___ PASSAGE ___

I believe that Blade posted some of Arthur Pink's comments on this subject in a recent thread (I forget which one).

From what I recall, The Book of Enoch reminded me very much of the imagery that is found in Revelation and Ezekiel. It certainly adds fire to the imagination that's for sure...it gives, I think, a good insight into the mindset of the ancients as opposed to our modern "scientific" culture. I like the power of reason and science but it tends to be so dry and sterile at times.


----------



## Me Died Blue (Jan 18, 2005)

> _Originally posted by Charismatic Calvinist_
> I'm just asking the Lord as I read it, "So what exaclty am I supposed to do with all this?"



Just a reminder, make sure to continually remind yourself that it's non-canonical, and thus non-inspired. I can imagine it would be easy to "partially" forget that while reading it sometimes.


----------



## Charismatic Calvinist (Jan 18, 2005)

> _Originally posted by Me Died Blue_
> 
> 
> > _Originally posted by Charismatic Calvinist_
> ...



Which is exactly why I am asking the Lord as I read it, "So what exactly am I supposed to do with all this?"


----------



## Me Died Blue (Jan 18, 2005)




----------



## Charismatic Calvinist (Jan 18, 2005)




----------



## Charismatic Calvinist (Jan 18, 2005)

Hey Chris, have you read the Book of Jasher? If you haven't checked it out and had a bit of an apocryphal appetite stirring in your gut, snag a copy. Pretty cool, but very different flavor from Enoch.


----------



## Me Died Blue (Jan 18, 2005)

___ RECORDS PROVIDED ___

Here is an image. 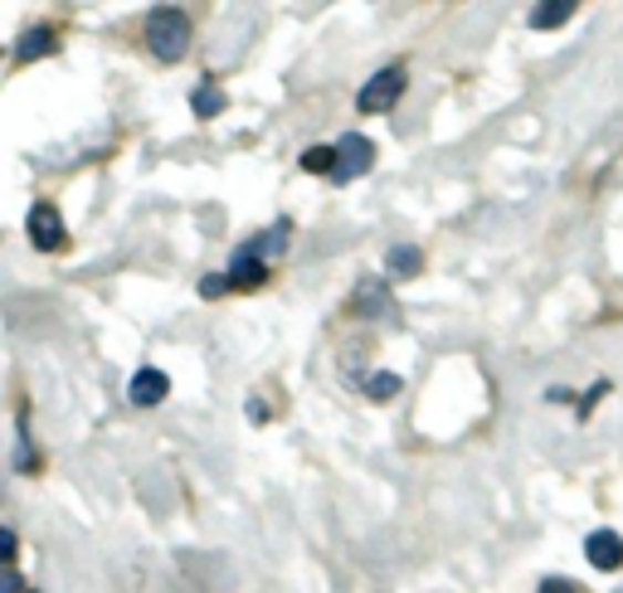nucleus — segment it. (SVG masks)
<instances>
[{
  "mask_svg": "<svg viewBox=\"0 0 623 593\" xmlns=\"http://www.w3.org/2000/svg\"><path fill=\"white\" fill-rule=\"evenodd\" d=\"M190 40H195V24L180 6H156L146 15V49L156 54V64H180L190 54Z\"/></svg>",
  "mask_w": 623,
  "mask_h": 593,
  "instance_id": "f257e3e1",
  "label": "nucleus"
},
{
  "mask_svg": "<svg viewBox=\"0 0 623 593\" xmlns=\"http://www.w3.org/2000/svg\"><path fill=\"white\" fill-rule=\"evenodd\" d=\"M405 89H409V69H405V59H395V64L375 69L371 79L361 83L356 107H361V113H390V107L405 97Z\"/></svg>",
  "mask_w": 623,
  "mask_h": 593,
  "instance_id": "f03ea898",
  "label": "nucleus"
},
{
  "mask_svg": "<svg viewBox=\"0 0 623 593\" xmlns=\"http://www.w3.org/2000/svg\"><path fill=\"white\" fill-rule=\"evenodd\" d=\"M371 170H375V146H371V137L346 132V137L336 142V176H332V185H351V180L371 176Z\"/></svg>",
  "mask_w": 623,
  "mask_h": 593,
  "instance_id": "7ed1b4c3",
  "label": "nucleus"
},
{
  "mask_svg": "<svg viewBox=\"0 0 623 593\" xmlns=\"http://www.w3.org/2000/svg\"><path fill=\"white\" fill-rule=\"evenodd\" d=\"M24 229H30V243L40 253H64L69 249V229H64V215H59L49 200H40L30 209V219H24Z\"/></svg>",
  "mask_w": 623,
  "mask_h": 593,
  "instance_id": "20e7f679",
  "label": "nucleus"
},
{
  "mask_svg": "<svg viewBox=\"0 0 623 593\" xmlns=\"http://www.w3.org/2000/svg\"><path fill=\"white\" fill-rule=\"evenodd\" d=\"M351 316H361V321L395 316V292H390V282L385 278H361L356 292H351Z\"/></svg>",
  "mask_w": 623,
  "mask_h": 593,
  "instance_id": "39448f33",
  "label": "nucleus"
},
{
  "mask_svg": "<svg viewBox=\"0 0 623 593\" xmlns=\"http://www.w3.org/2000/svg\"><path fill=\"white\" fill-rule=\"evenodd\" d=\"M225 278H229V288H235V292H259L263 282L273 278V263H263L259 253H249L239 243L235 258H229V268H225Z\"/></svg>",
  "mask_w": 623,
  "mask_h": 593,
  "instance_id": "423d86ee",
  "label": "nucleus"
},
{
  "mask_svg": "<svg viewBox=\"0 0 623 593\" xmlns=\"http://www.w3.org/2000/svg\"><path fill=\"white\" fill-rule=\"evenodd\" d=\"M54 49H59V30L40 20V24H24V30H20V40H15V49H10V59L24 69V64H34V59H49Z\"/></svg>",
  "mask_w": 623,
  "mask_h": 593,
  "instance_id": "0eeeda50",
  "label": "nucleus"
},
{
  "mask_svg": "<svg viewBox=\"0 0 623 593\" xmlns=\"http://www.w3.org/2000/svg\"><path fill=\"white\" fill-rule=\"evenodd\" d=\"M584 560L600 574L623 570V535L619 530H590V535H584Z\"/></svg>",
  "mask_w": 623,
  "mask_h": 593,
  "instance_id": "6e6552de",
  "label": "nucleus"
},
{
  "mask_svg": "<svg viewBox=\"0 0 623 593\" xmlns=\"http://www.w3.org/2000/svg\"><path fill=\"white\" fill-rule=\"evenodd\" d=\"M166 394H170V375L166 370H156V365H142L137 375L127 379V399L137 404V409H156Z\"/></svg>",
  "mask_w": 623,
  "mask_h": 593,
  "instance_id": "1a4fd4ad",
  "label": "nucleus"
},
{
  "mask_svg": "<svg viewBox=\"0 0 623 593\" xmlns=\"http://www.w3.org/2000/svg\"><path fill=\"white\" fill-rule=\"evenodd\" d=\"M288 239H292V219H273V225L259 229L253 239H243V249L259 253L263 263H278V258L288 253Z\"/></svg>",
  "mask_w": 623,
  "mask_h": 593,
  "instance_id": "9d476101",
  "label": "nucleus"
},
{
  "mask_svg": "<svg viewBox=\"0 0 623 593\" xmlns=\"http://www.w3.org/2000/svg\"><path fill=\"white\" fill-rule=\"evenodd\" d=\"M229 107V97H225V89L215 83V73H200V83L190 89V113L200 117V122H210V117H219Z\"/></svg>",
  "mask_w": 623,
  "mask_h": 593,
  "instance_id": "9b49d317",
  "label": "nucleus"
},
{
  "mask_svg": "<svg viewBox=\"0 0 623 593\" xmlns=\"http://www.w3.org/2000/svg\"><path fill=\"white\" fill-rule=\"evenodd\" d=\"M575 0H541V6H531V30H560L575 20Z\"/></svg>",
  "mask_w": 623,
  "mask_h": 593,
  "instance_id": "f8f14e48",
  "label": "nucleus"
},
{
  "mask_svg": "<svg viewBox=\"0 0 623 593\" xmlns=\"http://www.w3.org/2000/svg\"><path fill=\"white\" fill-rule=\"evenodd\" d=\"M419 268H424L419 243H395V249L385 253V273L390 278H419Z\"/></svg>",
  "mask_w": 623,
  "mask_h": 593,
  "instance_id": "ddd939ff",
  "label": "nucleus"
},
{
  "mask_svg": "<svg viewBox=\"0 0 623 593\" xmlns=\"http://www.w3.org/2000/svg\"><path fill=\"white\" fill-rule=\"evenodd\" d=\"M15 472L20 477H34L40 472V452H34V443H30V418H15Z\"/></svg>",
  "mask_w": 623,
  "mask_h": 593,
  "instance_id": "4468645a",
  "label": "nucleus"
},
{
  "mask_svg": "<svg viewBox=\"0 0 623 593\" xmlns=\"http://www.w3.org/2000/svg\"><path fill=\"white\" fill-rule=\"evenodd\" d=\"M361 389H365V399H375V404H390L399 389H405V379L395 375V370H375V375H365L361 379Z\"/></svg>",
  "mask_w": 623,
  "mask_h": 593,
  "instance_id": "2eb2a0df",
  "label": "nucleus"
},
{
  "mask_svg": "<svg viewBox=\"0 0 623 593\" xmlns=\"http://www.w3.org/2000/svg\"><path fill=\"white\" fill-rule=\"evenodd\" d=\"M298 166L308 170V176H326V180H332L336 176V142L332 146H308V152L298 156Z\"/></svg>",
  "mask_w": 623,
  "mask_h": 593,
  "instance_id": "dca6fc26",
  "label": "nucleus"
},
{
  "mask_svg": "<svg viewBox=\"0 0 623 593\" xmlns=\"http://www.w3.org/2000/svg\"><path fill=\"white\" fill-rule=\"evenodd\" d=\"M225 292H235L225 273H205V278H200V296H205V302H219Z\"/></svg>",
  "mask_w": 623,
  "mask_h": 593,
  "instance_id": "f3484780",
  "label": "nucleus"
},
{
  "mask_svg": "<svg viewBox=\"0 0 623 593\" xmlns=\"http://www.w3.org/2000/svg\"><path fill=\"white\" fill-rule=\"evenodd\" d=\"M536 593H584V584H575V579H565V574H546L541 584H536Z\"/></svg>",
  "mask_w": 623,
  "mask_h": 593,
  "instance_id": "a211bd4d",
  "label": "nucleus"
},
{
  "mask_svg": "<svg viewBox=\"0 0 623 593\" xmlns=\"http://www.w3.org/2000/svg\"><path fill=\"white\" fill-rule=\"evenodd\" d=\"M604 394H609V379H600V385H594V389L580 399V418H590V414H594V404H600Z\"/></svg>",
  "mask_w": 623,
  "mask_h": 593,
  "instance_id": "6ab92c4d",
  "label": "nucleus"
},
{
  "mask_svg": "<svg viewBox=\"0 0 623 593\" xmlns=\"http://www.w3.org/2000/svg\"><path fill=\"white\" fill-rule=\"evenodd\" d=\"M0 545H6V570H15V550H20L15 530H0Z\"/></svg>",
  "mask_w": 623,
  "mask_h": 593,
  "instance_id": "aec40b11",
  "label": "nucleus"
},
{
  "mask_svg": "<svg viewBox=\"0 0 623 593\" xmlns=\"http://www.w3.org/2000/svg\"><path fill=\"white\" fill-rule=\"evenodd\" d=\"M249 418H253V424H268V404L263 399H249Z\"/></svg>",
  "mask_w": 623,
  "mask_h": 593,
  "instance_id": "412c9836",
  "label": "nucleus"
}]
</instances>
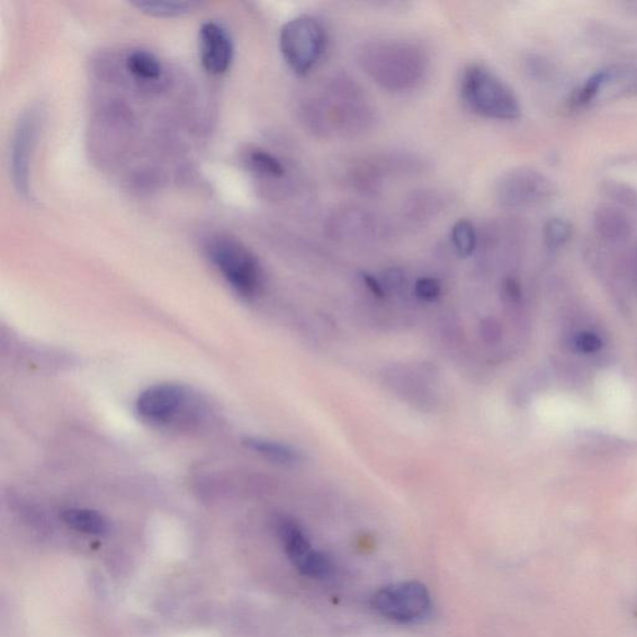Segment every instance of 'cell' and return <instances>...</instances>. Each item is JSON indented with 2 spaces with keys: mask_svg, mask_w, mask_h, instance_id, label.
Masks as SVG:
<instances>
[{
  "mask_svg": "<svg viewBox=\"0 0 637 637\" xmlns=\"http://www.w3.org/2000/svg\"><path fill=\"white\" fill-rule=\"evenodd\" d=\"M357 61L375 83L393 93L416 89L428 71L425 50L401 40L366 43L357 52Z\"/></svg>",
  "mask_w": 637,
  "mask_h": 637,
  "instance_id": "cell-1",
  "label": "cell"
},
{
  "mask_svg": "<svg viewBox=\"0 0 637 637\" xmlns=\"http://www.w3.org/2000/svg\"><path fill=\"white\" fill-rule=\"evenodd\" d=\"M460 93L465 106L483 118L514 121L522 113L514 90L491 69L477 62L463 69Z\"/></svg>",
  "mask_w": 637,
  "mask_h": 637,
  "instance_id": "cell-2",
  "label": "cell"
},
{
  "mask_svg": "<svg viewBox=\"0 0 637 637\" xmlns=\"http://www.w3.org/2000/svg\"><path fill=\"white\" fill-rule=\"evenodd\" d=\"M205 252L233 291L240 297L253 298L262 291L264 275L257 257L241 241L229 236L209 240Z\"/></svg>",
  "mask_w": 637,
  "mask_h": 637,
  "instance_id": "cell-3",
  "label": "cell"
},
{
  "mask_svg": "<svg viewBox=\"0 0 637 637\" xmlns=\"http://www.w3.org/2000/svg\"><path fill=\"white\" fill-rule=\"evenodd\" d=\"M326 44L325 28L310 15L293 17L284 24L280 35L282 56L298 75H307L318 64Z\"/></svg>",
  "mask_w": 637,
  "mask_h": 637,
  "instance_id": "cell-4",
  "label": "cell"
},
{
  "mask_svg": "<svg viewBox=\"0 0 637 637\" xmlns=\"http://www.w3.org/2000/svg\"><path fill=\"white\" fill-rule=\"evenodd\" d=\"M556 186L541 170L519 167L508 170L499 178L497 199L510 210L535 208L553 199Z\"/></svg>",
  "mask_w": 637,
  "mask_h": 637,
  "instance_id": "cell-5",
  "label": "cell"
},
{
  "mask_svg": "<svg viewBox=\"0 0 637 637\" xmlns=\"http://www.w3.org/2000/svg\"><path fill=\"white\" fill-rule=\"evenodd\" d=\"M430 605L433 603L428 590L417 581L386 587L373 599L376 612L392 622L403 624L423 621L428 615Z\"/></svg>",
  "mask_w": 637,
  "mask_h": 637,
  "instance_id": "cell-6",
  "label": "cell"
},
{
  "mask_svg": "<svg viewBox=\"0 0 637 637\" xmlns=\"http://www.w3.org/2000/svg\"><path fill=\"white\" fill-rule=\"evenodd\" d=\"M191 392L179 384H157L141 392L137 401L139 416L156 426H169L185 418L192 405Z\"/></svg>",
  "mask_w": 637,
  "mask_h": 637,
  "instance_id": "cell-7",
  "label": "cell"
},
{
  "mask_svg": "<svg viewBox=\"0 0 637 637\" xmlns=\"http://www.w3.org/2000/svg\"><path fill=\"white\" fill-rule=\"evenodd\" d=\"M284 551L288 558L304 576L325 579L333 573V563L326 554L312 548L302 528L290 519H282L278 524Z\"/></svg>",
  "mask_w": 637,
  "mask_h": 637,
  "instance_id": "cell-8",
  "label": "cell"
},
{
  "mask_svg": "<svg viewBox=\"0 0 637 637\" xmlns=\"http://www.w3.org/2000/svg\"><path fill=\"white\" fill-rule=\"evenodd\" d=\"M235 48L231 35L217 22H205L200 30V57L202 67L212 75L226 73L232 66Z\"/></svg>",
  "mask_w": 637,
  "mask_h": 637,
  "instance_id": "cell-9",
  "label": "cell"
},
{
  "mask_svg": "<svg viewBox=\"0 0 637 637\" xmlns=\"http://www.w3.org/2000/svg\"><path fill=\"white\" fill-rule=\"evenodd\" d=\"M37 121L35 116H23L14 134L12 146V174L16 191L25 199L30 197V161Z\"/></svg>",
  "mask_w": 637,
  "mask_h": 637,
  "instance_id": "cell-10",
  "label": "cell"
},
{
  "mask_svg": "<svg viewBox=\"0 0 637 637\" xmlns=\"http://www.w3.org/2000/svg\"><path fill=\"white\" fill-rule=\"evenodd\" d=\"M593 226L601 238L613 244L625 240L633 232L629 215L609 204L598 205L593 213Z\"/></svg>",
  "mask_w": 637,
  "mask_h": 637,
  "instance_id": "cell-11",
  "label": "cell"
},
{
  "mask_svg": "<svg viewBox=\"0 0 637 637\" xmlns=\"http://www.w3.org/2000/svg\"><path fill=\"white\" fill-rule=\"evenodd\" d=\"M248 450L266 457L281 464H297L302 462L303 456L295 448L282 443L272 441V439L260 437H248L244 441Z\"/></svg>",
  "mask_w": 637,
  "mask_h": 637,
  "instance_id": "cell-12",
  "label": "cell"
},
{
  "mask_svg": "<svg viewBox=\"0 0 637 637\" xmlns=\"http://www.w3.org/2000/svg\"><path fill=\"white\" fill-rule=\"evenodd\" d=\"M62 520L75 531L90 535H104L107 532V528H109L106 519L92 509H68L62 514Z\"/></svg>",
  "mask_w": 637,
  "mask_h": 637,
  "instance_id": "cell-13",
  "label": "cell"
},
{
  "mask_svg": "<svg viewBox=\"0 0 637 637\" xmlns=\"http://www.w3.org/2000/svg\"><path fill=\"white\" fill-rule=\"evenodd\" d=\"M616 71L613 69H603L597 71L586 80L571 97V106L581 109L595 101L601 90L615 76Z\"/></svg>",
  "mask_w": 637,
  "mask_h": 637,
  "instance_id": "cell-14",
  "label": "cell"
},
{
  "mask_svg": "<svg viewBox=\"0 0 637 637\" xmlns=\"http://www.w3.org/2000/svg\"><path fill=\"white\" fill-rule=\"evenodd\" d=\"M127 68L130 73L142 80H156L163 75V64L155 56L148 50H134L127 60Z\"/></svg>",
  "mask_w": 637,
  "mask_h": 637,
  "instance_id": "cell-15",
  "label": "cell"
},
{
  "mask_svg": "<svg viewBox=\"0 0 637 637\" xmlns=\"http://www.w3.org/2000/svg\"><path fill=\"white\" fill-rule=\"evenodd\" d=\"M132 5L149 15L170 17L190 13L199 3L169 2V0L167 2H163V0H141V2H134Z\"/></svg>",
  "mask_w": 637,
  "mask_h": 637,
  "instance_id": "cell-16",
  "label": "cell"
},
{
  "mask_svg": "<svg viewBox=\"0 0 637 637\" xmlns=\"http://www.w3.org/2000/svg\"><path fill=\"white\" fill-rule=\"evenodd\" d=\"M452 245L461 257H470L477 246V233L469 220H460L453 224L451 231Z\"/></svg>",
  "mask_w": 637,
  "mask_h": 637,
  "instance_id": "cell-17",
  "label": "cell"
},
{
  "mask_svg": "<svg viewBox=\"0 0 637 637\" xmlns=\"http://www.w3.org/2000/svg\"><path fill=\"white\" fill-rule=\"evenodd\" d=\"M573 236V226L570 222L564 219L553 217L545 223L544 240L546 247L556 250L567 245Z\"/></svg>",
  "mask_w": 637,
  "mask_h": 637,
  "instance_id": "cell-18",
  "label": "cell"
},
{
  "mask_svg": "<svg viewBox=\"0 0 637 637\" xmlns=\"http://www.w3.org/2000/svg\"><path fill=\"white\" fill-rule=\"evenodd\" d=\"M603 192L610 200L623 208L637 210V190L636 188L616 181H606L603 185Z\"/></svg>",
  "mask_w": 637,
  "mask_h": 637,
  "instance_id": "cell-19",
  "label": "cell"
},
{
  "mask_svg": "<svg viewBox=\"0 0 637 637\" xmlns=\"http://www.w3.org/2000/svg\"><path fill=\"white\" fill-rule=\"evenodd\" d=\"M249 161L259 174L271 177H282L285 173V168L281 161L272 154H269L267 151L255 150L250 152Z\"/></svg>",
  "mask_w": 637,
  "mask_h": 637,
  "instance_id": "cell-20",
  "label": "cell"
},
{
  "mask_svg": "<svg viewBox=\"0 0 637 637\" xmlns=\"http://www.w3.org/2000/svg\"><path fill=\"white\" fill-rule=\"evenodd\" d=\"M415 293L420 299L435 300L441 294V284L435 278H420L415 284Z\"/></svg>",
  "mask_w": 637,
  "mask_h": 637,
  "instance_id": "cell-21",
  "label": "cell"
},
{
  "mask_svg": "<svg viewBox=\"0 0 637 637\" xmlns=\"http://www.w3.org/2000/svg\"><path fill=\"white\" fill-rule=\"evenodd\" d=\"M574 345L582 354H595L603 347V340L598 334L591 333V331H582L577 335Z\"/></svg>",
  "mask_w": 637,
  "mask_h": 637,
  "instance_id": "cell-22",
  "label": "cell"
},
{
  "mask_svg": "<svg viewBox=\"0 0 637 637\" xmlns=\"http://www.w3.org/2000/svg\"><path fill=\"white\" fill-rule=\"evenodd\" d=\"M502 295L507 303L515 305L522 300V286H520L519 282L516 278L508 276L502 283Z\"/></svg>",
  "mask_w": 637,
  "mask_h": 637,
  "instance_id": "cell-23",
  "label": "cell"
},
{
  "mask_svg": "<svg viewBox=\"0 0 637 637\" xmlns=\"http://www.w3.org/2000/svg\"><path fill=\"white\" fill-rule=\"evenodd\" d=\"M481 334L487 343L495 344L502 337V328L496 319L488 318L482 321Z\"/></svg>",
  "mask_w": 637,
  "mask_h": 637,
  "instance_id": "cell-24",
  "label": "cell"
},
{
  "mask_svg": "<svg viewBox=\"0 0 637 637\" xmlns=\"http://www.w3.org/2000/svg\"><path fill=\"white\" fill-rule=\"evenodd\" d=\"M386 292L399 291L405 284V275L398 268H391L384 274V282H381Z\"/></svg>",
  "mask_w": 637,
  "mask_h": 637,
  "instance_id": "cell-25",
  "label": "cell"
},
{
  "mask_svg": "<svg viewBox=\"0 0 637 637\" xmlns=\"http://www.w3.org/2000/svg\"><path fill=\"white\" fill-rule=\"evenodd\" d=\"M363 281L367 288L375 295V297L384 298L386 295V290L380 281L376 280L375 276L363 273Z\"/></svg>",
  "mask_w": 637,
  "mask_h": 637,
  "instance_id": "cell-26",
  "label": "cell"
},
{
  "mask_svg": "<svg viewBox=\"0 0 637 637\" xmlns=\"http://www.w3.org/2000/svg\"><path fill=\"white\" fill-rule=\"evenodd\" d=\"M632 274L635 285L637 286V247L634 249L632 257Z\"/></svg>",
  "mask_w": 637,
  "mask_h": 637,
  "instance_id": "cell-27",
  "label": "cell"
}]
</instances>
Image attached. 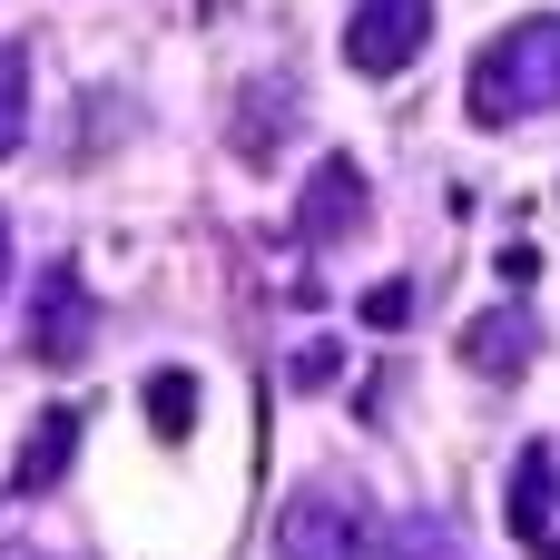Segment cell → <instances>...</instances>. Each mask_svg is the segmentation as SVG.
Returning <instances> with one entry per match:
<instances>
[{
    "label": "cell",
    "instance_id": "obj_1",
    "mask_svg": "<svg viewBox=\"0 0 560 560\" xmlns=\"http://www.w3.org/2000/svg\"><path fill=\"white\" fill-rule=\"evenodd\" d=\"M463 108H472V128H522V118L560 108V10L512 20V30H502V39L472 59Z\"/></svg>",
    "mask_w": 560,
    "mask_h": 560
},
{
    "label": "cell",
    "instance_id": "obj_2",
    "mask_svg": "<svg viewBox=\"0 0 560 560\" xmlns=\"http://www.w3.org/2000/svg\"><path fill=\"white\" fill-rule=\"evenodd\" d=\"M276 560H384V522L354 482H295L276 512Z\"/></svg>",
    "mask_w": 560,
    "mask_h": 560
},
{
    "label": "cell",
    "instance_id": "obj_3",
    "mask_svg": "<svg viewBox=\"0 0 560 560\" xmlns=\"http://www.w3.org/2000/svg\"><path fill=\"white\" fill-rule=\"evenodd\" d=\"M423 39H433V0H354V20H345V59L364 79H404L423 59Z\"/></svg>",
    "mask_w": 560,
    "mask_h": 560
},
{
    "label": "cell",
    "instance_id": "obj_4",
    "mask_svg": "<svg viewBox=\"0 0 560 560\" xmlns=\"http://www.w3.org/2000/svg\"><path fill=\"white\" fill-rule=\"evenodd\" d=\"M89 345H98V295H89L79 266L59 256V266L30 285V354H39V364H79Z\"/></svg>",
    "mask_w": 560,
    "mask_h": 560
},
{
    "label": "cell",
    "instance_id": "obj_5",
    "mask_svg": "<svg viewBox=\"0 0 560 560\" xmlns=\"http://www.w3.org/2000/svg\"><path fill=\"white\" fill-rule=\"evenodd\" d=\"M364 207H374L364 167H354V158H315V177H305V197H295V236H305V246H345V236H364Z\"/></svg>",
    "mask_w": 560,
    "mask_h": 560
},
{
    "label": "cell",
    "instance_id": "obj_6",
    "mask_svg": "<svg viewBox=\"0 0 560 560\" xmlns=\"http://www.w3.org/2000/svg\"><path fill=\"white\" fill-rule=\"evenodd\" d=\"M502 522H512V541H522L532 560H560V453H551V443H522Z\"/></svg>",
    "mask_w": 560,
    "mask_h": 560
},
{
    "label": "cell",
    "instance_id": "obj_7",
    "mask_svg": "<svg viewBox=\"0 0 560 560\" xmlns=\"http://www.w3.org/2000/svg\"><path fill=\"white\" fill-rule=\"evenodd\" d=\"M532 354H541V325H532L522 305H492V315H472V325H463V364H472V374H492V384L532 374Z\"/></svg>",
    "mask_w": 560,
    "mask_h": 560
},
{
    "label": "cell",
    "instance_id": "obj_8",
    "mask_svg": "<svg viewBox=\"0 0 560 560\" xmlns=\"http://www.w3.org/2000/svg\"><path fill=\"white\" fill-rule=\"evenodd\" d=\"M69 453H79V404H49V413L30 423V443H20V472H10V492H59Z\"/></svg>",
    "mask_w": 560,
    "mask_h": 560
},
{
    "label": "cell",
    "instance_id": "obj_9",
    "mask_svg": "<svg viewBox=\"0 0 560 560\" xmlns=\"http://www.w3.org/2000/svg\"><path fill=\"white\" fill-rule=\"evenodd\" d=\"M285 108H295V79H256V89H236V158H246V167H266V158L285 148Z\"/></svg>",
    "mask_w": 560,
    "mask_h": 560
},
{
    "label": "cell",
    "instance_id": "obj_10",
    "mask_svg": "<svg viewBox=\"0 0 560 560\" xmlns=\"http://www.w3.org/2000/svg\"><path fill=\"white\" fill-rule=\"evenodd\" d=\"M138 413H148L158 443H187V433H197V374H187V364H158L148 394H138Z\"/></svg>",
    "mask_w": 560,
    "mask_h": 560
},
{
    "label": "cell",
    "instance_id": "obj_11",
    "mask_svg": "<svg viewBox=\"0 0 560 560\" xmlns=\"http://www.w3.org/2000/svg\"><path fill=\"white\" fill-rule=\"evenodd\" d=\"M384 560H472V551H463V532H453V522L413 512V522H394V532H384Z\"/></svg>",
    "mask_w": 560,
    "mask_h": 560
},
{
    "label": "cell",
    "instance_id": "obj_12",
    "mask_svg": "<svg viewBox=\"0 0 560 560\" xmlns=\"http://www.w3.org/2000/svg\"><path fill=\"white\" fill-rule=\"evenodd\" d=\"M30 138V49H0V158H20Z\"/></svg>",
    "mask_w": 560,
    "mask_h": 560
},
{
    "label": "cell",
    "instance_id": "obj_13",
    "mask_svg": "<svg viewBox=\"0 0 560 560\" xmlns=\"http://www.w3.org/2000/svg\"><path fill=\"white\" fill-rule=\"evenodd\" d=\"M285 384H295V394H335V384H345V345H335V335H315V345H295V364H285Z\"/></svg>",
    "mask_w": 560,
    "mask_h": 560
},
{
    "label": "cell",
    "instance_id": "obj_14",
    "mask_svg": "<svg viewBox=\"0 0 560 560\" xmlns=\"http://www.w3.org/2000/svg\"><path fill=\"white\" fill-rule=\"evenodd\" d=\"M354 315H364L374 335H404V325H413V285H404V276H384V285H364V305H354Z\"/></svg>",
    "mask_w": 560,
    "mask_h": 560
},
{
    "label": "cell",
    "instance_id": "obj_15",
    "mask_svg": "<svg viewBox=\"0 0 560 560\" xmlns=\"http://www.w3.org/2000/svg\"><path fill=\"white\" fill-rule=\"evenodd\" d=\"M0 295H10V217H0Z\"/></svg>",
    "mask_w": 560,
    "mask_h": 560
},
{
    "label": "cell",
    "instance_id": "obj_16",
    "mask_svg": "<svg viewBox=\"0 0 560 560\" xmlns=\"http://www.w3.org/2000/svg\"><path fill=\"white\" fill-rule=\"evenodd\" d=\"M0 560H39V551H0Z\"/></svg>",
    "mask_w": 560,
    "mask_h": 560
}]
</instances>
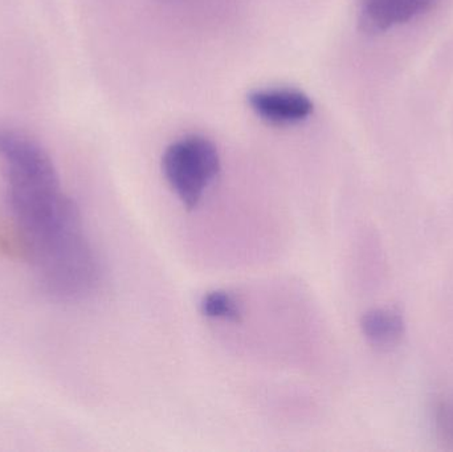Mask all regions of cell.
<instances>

___

Copy out the forum thread about the Book of Enoch above, in full and word for word.

I believe that Blade posted some of Arthur Pink's comments on this subject in a recent thread (I forget which one).

From what I recall, The Book of Enoch reminded me very much of the imagery that is found in Revelation and Ezekiel. It certainly adds fire to the imagination that's for sure...it gives, I think, a good insight into the mindset of the ancients as opposed to our modern "scientific" culture. I like the power of reason and science but it tends to be so dry and sterile at times.


----------



## Me Died Blue (Jan 18, 2005)

> _Originally posted by Charismatic Calvinist_
> I'm just asking the Lord as I read it, "So what exaclty am I supposed to do with all this?"



Just a reminder, make sure to continually remind yourself that it's non-canonical, and thus non-inspired. I can imagine it would be easy to "partially" forget that while reading it sometimes.


----------



## Charismatic Calvinist (Jan 18, 2005)

> _Originally posted by Me Died Blue_
> 
> 
> > _Originally posted by Charismatic Calvinist_
> ...



Which is exactly why I am asking the Lord as I read it, "So what exactly am I supposed to do with all this?"


----------



## Me Died Blue (Jan 18, 2005)




----------



## Charismatic Calvinist (Jan 18, 2005)




----------



## Charismatic Calvinist (Jan 18, 2005)

Hey Chris, have you read the Book of Jasher? If you haven't checked it out and had a bit of an apocryphal appetite stirring in your gut, snag a copy. Pretty cool, but very different flavor from Enoch.


----------



## Me Died Blue (Jan 18, 2005)